Another key aspect of next-generation networking is virtualization of the physical network infrastructure. Network virtualization allows multiple networks with different protocol stacks to share the same physical infrastructure. A key problem for virtual network providers is the need to efficiently allocate their customers' virtual network requests to the underlying network infrastructure. This problem is known to be computationally intractable and heuristic solutions continue to be developed. Most existing heuristics use a two-stage approach in which virtual nodes are first placed on physical nodes and virtual links are subsequently mapped. We present VHub, a novel single-stage approach that formulates this problem as a p-hub median problem. Our results show that VHub outperforms the state of the art algorithms by mapping 23% more virtual networks in lesser time (26% to 96%).
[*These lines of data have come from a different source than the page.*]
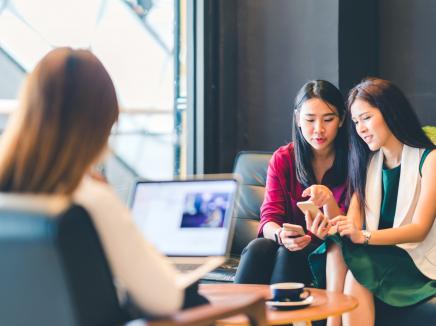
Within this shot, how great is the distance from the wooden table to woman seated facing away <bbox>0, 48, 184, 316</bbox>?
485 millimetres

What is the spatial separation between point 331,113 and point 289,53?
1048 mm

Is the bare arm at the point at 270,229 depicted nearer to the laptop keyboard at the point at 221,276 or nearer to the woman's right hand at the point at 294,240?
the woman's right hand at the point at 294,240

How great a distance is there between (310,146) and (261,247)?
0.53 metres

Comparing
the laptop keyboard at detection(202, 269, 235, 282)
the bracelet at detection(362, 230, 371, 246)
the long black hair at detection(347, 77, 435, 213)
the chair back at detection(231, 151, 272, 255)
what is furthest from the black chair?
the chair back at detection(231, 151, 272, 255)

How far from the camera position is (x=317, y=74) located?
4.02 m

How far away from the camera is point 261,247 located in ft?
9.95

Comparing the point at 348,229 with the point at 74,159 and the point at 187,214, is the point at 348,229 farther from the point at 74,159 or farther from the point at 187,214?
the point at 74,159

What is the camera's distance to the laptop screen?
2125 millimetres

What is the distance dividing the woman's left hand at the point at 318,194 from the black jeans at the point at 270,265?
0.69 ft

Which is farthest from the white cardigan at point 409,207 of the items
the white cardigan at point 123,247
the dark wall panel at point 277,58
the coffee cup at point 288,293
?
the white cardigan at point 123,247

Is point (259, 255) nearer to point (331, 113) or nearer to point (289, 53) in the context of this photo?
point (331, 113)

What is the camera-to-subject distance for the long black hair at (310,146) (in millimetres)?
3219

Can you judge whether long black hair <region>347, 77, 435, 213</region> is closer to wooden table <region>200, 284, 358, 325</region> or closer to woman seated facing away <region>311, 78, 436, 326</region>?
woman seated facing away <region>311, 78, 436, 326</region>

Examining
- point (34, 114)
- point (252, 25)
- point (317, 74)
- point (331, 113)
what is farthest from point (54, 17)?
point (34, 114)
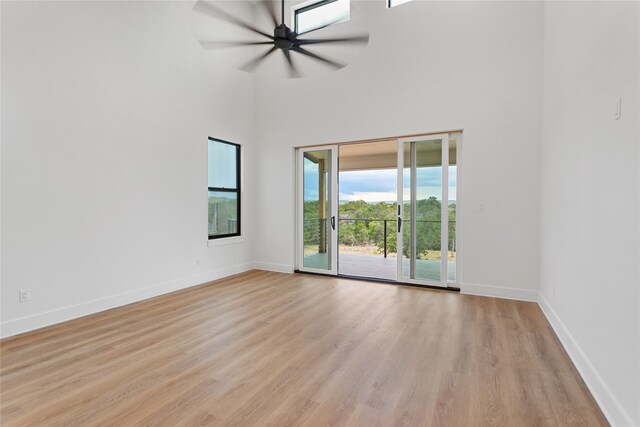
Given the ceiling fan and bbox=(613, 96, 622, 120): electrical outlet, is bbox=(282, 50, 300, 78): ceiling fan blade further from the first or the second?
bbox=(613, 96, 622, 120): electrical outlet

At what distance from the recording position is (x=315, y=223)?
5707 millimetres

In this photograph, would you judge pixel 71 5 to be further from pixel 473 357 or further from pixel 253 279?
pixel 473 357

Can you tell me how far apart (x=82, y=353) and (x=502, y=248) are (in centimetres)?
477

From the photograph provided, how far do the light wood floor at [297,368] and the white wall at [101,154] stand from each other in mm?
526

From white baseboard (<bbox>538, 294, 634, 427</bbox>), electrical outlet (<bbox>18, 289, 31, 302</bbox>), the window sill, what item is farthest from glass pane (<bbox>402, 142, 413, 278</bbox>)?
electrical outlet (<bbox>18, 289, 31, 302</bbox>)

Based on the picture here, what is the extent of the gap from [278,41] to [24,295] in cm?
337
Overall, this dissertation discusses techniques through which data-path customization can be achieved in next-generation networks. To solve some of the technical challenges, this work follows a cross-disciplinary approach exploring ideas from computer networking, distributed systems and algorithms to graph theory, mathematical optimization and artificial intelligence. The solutions are also tested through simulations using real and synthetically generated workloads to validate the design.